▶ _Your objective_:
The entries below contain a line with "ЧАСТЬ ПЕРВАЯ" and a line with "похоже на школу?". Quote exactly those two lines and all lines between them.

▶ _Task inputs_:

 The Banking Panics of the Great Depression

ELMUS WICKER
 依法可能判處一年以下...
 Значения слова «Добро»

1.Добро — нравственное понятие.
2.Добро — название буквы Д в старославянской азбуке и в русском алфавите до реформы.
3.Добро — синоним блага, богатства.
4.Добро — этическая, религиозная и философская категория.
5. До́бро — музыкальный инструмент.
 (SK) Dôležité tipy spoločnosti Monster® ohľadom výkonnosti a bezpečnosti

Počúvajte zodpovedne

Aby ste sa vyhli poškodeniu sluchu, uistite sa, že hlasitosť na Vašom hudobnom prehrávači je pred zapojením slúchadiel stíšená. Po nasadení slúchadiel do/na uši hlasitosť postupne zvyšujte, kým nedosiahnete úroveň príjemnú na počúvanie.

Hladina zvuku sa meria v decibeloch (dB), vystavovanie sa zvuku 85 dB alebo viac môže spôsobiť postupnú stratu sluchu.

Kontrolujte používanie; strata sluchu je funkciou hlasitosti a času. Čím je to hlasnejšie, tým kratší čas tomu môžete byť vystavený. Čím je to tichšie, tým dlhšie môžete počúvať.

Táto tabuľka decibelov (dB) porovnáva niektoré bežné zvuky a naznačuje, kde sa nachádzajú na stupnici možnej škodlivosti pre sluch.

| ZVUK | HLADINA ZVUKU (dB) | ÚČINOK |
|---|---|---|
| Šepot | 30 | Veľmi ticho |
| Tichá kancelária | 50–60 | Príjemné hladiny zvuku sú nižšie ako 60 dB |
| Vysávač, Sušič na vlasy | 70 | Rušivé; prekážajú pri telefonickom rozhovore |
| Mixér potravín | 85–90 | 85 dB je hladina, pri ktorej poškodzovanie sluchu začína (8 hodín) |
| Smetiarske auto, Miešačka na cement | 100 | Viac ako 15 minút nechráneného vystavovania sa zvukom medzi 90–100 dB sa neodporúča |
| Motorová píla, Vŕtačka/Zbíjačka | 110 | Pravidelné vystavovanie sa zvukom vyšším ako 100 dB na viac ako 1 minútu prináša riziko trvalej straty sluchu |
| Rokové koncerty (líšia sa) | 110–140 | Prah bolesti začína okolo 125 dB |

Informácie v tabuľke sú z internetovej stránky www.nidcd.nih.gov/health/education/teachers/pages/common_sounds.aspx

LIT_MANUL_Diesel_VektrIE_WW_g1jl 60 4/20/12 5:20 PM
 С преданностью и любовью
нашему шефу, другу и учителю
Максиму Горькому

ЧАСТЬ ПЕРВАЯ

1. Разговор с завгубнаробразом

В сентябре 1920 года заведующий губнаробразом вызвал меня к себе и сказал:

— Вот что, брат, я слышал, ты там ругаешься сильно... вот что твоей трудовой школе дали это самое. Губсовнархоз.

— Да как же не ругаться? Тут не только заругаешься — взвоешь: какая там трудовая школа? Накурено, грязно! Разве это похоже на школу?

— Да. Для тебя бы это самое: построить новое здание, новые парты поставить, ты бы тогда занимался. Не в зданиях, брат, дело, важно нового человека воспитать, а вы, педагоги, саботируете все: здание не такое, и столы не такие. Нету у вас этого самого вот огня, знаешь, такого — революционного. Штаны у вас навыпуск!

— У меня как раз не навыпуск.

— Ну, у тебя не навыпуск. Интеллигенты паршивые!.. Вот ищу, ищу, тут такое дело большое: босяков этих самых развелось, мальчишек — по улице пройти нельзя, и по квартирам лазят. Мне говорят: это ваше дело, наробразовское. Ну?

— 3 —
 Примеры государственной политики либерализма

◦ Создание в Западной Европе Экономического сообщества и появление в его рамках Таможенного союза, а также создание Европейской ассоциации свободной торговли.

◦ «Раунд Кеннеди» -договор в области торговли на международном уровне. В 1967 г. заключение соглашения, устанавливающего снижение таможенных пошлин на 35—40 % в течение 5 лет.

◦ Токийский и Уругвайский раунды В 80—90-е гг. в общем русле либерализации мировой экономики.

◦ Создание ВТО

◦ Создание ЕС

▶ _Reply to the exercise_:
ЧАСТЬ ПЕРВАЯ

1. Разговор с завгубнаробразом

В сентябре 1920 года заведующий губнаробразом вызвал меня к себе и сказал:

— Вот что, брат, я слышал, ты там ругаешься сильно... вот что твоей трудовой школе дали это самое. Губсовнархоз.

— Да как же не ругаться? Тут не только заругаешься — взвоешь: какая там трудовая школа? Накурено, грязно! Разве это похоже на школу?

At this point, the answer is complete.